A new rare disease partnership vision.
We believe that a fundamentally different paradigm is absolutely necessary to find treatments for rare diseases; one that integrates direct patient engagement and a creative system for funding the development of new medicines. BioPontis Alliance for Rare Disease is launching The CMT Therapeutic Alliance, A BioPontis Partnership to advance promising discovery research into treatment for Charcot Marie Tooth Disease.
science and patient organization partnerships
The mission of our Therapeutic Alliance for Charcot Marie Tooth disease begins with patients and great science. We begin each program by engaging with patient organizations who become true partners in the Alliance. Through this partnership we evaluate the readiness of the knowledge base in the rare disease to launch a therapy discovery program.
BioPontis Alliance establishes the technical expertise to plan the development and resources to conduct the experiments for each therapeutic program
BioPontis Alliance has established a global and world class network of contract research resources ready to be assembled around each rare disease project. Our scientists plan and manage the development of treatment candidates
A structure to enable treatment discovery
Each rare disease therapeutics development Program is organized and managed within a special legal entity, a Therapeutic Alliance.
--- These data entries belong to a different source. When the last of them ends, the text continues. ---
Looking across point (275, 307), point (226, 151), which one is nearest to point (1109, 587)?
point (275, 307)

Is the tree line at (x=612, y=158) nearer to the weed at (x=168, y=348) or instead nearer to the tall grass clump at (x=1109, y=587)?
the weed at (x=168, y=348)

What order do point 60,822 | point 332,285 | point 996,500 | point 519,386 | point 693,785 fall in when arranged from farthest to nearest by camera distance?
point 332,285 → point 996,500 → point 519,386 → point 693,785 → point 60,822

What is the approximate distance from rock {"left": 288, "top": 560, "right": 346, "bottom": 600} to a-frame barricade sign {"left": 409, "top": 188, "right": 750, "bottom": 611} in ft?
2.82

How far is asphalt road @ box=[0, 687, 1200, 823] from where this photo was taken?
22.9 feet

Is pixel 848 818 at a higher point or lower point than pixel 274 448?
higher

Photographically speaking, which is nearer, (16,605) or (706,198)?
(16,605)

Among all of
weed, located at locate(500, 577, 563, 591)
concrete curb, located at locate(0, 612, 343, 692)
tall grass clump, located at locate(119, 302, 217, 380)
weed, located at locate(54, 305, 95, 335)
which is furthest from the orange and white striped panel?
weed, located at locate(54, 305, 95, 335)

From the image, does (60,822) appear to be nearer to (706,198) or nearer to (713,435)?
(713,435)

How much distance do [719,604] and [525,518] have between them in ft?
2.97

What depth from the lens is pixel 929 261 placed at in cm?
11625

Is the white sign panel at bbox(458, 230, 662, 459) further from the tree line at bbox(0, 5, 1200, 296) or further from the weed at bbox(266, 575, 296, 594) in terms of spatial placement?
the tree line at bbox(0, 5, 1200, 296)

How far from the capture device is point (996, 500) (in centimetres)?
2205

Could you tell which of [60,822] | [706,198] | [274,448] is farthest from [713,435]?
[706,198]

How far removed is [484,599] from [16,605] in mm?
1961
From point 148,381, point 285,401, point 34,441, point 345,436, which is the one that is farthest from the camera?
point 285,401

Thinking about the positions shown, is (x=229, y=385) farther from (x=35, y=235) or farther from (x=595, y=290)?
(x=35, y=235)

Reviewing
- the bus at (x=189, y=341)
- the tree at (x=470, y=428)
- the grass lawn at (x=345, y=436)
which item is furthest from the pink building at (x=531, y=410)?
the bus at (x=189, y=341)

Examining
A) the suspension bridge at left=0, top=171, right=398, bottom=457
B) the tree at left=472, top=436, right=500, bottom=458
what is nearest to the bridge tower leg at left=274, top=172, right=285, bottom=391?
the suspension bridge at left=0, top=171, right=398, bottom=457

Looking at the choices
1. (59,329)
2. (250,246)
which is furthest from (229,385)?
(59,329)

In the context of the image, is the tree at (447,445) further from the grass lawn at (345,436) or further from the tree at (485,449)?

Patients are integral to the Therapeutic alliance. Their partnership is essential to:
- help define which critical aspects of their disease should be addressed by a therapy.
- participate with their medical information and blood/tissue donations to develop essential lab tests to monitor effects of experimental therapies.
- be organized and prepared to become trial subjects.
- help advocate at regulatory agencies at all stages of development and registration.
The Therapeutic Alliance can receive directed philanthropic funding from BioPontis and from outside sources including grants, both public and private.
Intellectual property (patents) can be licensed directly to the Therapeutic Alliance from academic or other sources.
Researchers and clinical experts are recruited into the development team.
Harnessing funding that serves the need to find rare treatments
We begin with philanthropy and government grants to support early steps in the path of developing a new therapy. Later steps may be suitably supported by investments from pharmaceutical companies or by other interested parties. Finally, we will license our therapies that are ready to be proven in human trials to the pharmaceutical companies that await these opportunities to bring new products to patients. They have the resources and capabilities to complete the clinical trials and distribution steps.
Sharing the sustaining economics of success
Because the patient organization(s) and academic scientists are true partners, their benefit is not limited to participation in the development of the ultimate treatment. Each will also have a share in any financial benefits that may come from sale of that therapy to a commercial entity such as a pharmaceutical company. Our partnership approach allows for any payments of royalties or other licensing fees to go back to the patient organizations, academic institutions or other non profit partners in the Therapeutic Alliance. Those funds can then be re-applied in the charitable missions of each organization consistent with their tax exempt status (US 501c3 or European charity regulations).